- [TASK REQUIREMENTS] Set down exactly each line of the entries below, beginning at the one that contains "- Image size: 154×133 pixels" and ending at the last, and no others.

(Stored items)
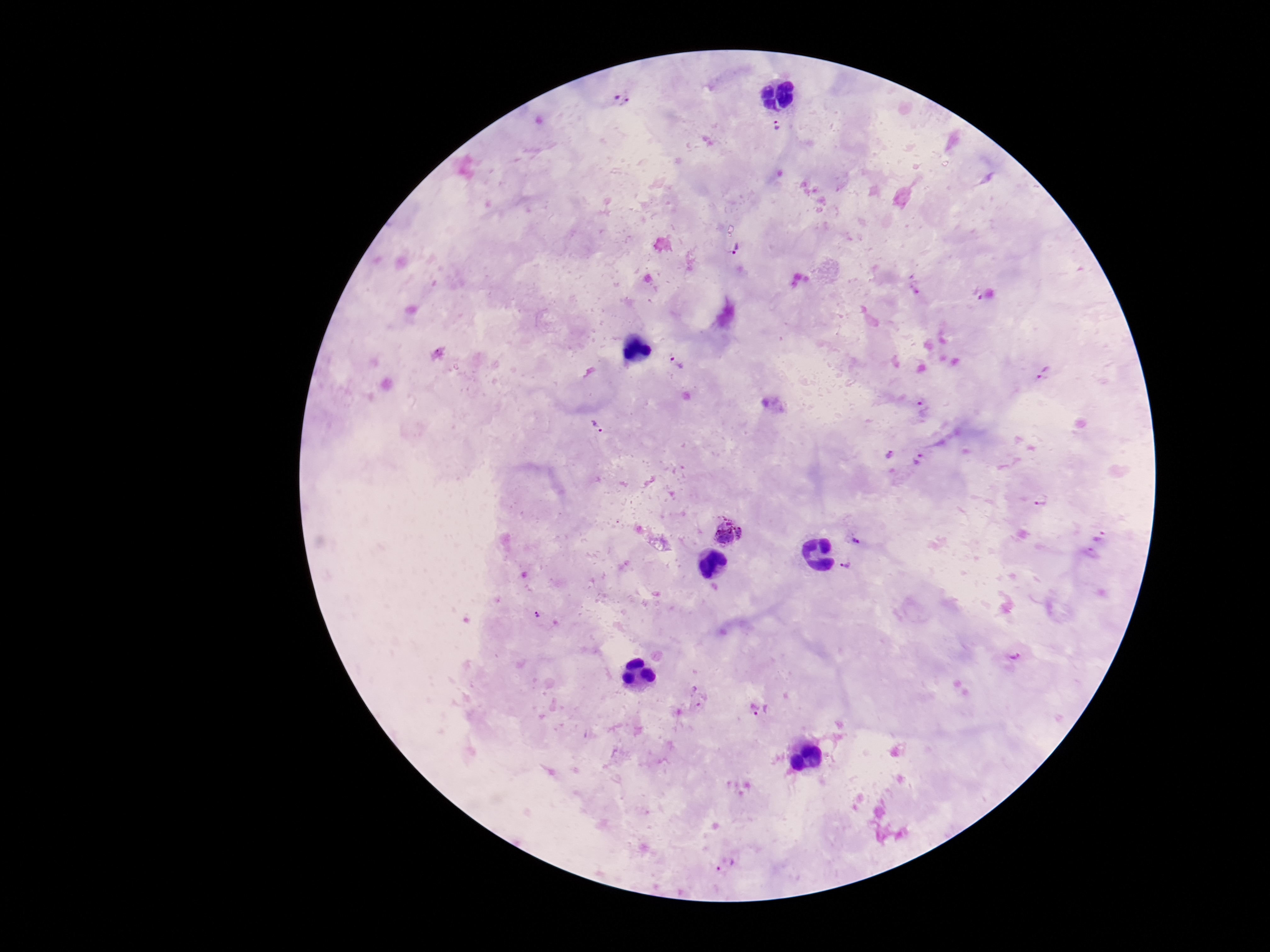
Approximate centers as [x, y] in pixels.
Summary:
  - Plasmodium parasite locations: [622, 99], [778, 126], [736, 247], [976, 294], [677, 363], [1044, 372], [924, 411], [597, 426], [889, 456], [920, 460], [1041, 499], [729, 533], [1099, 537], [856, 541], [844, 566], [1015, 654], [760, 711], [725, 865]
  - Magnification: 100x
  - Field of view: single
  - Capture: smartphone camera through the microscope eyepiece
  - Preparation: thick peripheral-blood smear
  - Patient malaria status: infected
  - Stain: Giemsa
  - Image size: 1270×952 pixels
Assess this cell for malaria.
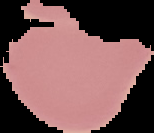
It is uninfected.

Summary:
  - Preparation: thin blood smear
  - Image size: 154×133 pixels
  - Image type: segmented cell region with the area outside set to black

- [RESPONSE]
  - Image size: 154×133 pixels
  - Image type: segmented cell region with the area outside set to black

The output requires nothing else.